Possiamo dire in genere che il mondo del Divino non è esterno a noi, non è vicino a noi, ma è dentro di noi. Certo, è anche fuori, nel creato, sì dentro il creato, ed è questa interiorizzazione che crea una profonda simpatia universale. Nell’antichità la simpatia (dal greco syn-patheia, «sentire assieme») veniva intesa non solo come un sentimento umano di natura psichica o emotiva, ma come una forza cosmica, capace di pervadere ogni creatura e persino gli elementi fisici. Come in un gigantesco organismo vivente, le varie parti dell’universo comunicavano tra loro vibrando all’unisono, attraversati dal medesimo respiro o soffio spirituale (pneuma), che creava quella interdipendenza in virtù della quale ogni singolo accadimento si ripercuoteva su ogni altra regione del mondo.
Simpatia era quindi il riverbero o l’influenza che un punto colpito da un evento esercitava su un altro situato anche a distanza.

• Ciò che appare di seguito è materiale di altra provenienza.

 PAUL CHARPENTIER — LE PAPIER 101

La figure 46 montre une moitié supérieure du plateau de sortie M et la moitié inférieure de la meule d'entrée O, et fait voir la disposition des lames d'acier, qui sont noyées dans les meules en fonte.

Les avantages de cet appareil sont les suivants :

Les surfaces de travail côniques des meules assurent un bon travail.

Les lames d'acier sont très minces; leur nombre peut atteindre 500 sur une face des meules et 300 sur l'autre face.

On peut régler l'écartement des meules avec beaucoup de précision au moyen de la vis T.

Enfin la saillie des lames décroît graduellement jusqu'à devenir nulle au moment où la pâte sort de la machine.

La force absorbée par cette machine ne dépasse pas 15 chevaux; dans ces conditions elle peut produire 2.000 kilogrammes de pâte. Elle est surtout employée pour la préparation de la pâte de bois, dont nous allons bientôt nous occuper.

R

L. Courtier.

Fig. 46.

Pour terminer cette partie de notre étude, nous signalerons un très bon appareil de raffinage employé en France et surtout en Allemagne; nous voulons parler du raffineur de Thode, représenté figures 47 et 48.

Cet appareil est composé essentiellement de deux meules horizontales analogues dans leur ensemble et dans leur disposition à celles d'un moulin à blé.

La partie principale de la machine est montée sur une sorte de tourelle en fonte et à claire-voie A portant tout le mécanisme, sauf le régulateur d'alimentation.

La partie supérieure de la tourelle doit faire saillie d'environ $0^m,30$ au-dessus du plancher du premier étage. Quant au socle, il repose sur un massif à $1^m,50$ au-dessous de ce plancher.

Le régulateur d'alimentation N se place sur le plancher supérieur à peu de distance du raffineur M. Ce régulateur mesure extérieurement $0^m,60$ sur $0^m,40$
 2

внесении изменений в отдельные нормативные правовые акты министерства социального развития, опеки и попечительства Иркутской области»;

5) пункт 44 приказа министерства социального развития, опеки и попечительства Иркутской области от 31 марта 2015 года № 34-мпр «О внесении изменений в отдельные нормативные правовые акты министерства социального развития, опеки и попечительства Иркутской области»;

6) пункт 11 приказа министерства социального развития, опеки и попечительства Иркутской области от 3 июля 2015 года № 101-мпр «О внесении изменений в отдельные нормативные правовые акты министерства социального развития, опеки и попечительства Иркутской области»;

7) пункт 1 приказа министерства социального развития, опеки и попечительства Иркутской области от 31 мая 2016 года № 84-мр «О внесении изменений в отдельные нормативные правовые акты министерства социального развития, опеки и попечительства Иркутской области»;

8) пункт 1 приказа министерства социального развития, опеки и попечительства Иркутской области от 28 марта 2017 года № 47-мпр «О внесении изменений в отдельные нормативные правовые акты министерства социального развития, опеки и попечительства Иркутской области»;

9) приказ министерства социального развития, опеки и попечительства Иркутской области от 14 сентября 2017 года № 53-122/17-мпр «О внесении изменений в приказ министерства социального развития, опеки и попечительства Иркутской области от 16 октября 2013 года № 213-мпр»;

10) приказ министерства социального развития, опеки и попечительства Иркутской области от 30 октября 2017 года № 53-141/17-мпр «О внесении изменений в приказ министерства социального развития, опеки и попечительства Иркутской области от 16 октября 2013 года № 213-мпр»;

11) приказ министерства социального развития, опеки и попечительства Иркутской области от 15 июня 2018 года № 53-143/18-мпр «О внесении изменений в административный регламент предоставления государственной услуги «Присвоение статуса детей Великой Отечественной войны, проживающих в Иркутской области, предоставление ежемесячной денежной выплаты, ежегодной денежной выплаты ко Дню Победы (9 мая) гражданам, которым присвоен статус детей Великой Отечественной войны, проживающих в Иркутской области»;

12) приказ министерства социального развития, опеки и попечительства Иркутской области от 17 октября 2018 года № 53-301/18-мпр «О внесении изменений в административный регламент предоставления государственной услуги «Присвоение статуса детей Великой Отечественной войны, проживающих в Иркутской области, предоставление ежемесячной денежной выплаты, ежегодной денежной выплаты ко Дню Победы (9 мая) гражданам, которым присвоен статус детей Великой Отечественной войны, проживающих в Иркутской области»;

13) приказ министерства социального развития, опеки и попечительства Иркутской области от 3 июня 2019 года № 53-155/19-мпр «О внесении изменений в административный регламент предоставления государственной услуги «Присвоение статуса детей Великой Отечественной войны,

Secondo Plotino (205-270 d.C.) la simpatia è «come una singola corda tesa che, toccata a un’estremità, trasmette il movimento all’altra estremità».
Lo spirito è sopra di me
Solo un accenno breve al brano del Vangelo di oggi. Anche qui attenzione alle parole. Gesù cita i primi due versetti del capitolo 61 del libro di Isaia: “Lo Spirito del Signore è sopra di me”. Fermiamoci a queste parole iniziali. Perché dice “sopra di me”, e non invece “dentro di me”? Che senso ha dire che lo Spirito è su Gesù, è su di me, ecc.? Sarebbe come pensare a qualcosa di esteriore. Lo Spirito era dentro l’essere divino di Gesù, come è dentro il mio essere divino.